Over Four Hundred (400) teenage girls in the Nanton district of the Northern Region were left with glooming faces and excitement yesterday Sunday when they received sanitary pads from the Girls to Women Foundation. The items were distributed to these underprivileged girls in commemoration of this year’s Mensural Hygiene Day to enhance their personal hygiene during mensuration.
The Mensural Hygiene Day is observed every year on May 28 to raise awareness on good mensural hygiene management and highlight on challenges associated to access of mensural products.
The teenagers were selected students from various basic schools including the Nanton Girls Model Junior High School, Nanton JHS “A” and “B”, Zieng primary and JHS and Kpono JHS.
Each student received two packs of sanitary pads from the women-led nongovernmental organization operating in the northern and Upper West regions.
Ibrahim Abiba Faiza, a pupil of Nanton JHS, expressed gratitude for the intervention of the NGO saying, “it will be beneficial to me because my pad has finished and I didn’t know what to do in my next mensuration but now if my mensuration time is due, I will know how to manage myself thanks to Girls to Women Foundation”.
Another beneficiary, Hamza Asana from the Zieng JHS, noted she would no longer have to missed her class when she is mensurating.
The school children were also sensitized on mensural and personal hygiene and urged to abstain from sexual intercourse to avoid teenage pregnancy.
The Headmistress of Nanton Girls Model JHS, Rahana Hussein, for her part commended the Girls to Women Foundation for holding the Mensural Hygiene Day celebration in the district to raise awareness among the people.

Activities:
[1] Answer from the report on the sanitary pad donation in Nanton:
(a) How many packs of sanitary pads did each student receive?
(b) On what date is the day marked by the donation observed each year?
(c) Who is the headmistress of Nanton Girls Model JHS?
[2] Write the next few sentences of the report on the sanitary pad donation in Nanton, picking up after its final sentence.
The records that follow the report come from a separate source.

Given entries:

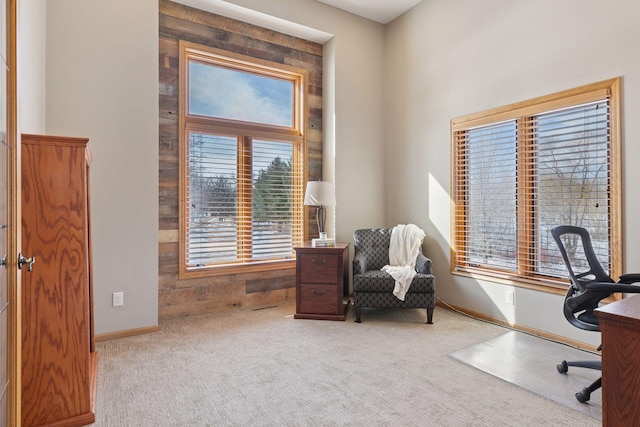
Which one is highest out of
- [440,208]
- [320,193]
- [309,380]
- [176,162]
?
[176,162]

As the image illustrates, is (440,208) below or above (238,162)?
below

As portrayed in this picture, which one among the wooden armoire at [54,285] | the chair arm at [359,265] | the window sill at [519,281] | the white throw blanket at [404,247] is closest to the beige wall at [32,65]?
the wooden armoire at [54,285]

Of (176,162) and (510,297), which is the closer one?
(510,297)

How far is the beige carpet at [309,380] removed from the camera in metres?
1.98

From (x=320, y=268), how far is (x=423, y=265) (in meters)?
1.04

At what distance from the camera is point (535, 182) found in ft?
10.8

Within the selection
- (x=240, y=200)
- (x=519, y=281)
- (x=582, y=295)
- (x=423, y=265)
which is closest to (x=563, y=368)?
(x=582, y=295)

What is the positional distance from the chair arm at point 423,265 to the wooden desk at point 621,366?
236 centimetres

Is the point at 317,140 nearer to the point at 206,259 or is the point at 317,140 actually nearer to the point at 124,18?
the point at 206,259

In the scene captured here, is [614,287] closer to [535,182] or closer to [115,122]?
[535,182]

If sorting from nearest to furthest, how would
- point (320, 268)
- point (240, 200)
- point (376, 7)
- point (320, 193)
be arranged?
point (320, 268), point (320, 193), point (240, 200), point (376, 7)

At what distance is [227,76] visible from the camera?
409 cm

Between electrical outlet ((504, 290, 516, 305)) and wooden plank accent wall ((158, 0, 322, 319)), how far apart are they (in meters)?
2.32

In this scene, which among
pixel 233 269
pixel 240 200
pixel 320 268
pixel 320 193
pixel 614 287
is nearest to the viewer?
pixel 614 287
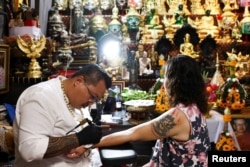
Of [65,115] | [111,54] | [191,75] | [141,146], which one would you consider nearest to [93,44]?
[111,54]

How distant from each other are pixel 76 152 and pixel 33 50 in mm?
2136

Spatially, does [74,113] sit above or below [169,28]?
below

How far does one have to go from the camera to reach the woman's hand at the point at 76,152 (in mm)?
1438

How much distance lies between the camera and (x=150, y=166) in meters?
1.86

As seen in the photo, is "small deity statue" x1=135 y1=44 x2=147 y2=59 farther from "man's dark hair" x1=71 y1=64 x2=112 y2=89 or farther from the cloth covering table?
"man's dark hair" x1=71 y1=64 x2=112 y2=89

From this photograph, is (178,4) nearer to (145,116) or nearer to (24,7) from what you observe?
(24,7)

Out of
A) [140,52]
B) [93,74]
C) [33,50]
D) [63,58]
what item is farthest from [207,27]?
[93,74]

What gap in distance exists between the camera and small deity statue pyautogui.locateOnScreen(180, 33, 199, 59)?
455 centimetres

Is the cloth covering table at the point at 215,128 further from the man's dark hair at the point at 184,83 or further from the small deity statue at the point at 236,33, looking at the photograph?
the small deity statue at the point at 236,33

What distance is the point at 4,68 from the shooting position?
10.4 feet

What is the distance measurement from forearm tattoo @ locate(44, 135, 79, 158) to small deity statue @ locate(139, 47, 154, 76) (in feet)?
9.97

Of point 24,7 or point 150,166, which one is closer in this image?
point 150,166

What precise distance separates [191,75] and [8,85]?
6.41ft

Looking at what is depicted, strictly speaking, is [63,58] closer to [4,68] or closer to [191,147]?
[4,68]
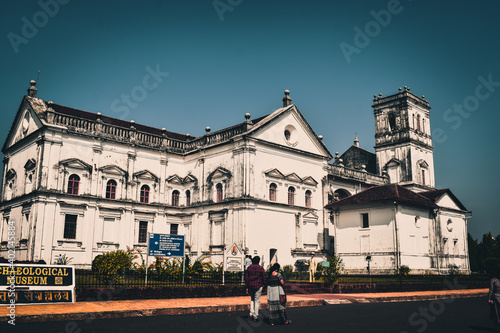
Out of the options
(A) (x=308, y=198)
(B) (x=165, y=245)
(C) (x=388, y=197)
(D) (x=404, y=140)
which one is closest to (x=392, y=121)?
(D) (x=404, y=140)

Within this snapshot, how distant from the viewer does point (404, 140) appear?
52.3 meters

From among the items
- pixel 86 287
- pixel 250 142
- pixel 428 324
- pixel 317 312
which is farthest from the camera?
pixel 250 142

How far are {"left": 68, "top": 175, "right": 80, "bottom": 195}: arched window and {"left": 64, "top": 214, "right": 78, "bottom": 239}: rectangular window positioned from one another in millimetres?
1805

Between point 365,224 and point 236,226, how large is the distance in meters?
11.2

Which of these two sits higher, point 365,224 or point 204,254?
point 365,224

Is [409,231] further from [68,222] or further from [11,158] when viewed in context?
[11,158]

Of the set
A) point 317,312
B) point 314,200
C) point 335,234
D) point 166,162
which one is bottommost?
point 317,312

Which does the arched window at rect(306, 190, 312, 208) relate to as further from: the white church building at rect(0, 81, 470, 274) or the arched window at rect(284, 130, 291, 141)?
the arched window at rect(284, 130, 291, 141)

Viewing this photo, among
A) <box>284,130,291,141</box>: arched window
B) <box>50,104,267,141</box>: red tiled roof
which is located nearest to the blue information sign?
<box>50,104,267,141</box>: red tiled roof

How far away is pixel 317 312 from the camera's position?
14.8 metres

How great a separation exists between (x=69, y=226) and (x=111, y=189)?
4264mm

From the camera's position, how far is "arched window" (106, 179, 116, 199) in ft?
113

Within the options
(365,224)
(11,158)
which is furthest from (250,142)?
(11,158)

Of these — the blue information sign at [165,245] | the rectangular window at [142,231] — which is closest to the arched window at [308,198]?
the rectangular window at [142,231]
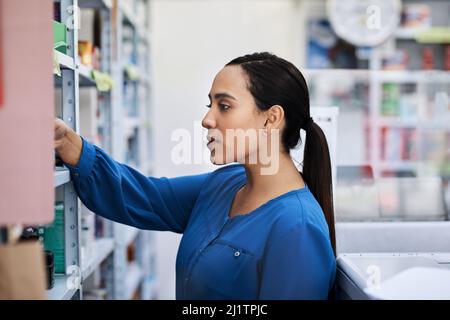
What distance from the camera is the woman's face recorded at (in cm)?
101

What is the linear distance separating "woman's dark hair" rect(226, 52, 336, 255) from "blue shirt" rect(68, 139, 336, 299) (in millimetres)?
102

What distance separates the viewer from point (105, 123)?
80.5 inches

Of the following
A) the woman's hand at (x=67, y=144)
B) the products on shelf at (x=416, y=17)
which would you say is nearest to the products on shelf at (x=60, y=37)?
the woman's hand at (x=67, y=144)

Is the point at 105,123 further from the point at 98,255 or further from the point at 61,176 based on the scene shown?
the point at 61,176

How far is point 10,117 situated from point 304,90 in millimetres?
637

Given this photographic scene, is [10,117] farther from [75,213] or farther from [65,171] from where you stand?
[75,213]

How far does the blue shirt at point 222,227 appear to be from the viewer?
93 centimetres

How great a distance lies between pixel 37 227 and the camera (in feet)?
4.14

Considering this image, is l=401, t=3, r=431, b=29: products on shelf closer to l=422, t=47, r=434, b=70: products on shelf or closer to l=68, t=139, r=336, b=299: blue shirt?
l=422, t=47, r=434, b=70: products on shelf

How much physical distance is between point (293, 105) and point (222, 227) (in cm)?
32

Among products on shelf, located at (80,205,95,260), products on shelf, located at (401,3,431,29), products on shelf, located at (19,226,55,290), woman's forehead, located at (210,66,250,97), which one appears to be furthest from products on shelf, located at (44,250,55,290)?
products on shelf, located at (401,3,431,29)

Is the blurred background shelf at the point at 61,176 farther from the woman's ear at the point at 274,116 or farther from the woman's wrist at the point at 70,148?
the woman's ear at the point at 274,116
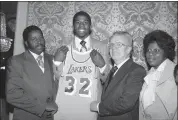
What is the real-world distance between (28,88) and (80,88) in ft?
2.04

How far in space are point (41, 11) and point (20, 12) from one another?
384 mm

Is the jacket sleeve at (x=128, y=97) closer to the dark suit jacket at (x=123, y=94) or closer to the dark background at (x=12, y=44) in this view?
the dark suit jacket at (x=123, y=94)

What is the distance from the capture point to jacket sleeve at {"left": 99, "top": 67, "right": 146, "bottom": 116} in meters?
1.86

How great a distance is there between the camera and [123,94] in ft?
6.18

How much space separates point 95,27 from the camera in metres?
3.38

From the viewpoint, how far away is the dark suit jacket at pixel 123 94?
1869 mm

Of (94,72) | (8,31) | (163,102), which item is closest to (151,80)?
(163,102)

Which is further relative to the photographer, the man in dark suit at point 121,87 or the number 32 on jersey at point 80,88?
the number 32 on jersey at point 80,88

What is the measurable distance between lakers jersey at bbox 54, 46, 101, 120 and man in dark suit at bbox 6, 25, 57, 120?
5.3 inches

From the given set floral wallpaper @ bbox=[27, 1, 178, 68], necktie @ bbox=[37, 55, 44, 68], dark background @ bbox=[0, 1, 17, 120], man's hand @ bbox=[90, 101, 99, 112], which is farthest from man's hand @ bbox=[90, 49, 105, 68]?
dark background @ bbox=[0, 1, 17, 120]

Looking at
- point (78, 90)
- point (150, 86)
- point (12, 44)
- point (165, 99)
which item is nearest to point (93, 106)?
point (78, 90)

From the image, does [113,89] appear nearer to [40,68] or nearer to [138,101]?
[138,101]

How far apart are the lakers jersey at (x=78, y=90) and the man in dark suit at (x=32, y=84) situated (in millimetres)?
133

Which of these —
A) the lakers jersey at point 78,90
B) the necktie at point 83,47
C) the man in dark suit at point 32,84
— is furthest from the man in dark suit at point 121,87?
the man in dark suit at point 32,84
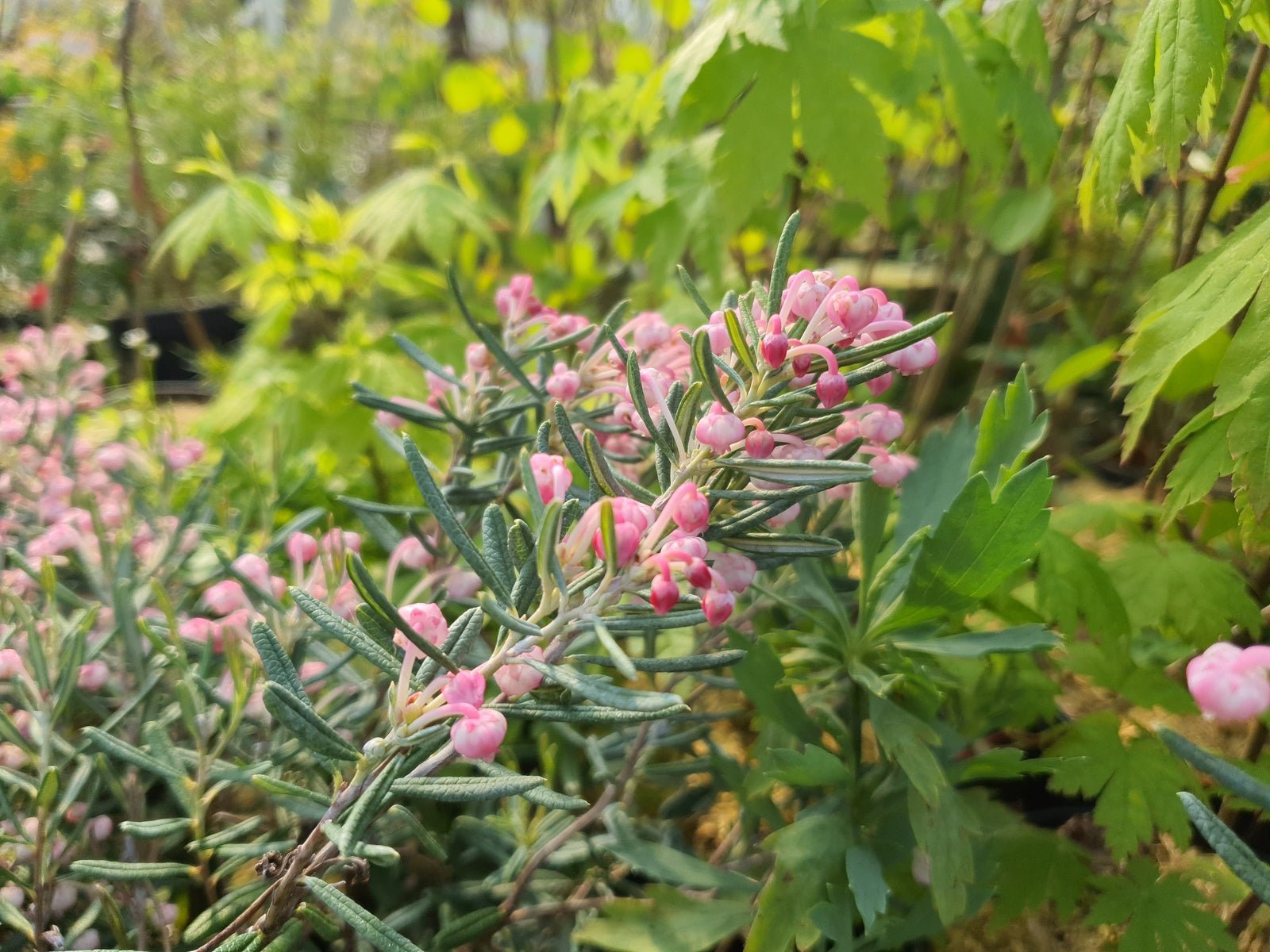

Task responses:
[1]
(a) Two packs.
(b) May 28.
(c) Rahana Hussein.

[2]
“I face a lot of problems with this mensural issue, sometimes, I give money out for them to buy sanitary pads or I buy myself to keep for them. Some of them don’t even come to school with chop money, not to talk of affording money to buy sanitary pad, so I have been doing it with my pocket money or I sometimes consult the GES Director for support” she narrated.
For her part, the Founder and Executive Director of Girls to Women Foundation, Hajia Mariam Iddrisu, in an exclusive interview said mensuration is a normal biological process every female passes through in life and urged the public to stop stigmatizing individuals observing their period.
She said mensuration is considered as a gift from God and as such it is a normal function in every woman or an adolescent girl’s life but noted however that it is surprising some persons in developing countries like Ghana still stigmatizes mensuration.
Hajia Mariama highlighted one of the objectives for annual Mensural Hygiene Day celebration is to demystify myths around mensuration and to educate the population to appreciate that mensuration is natural phenomenon.
“…For all you know, due to mensuration or period girls abstain from school or dropout of school; so, this day is for us NGOs, individuals including the media [social media or traditional media] to ensure this education goes down well with the people” she stressed.
Hajia Mariam emphasized her outfit is determined to ending period poverty but intimated this requires the collectively efforts of individuals and organizations including the media.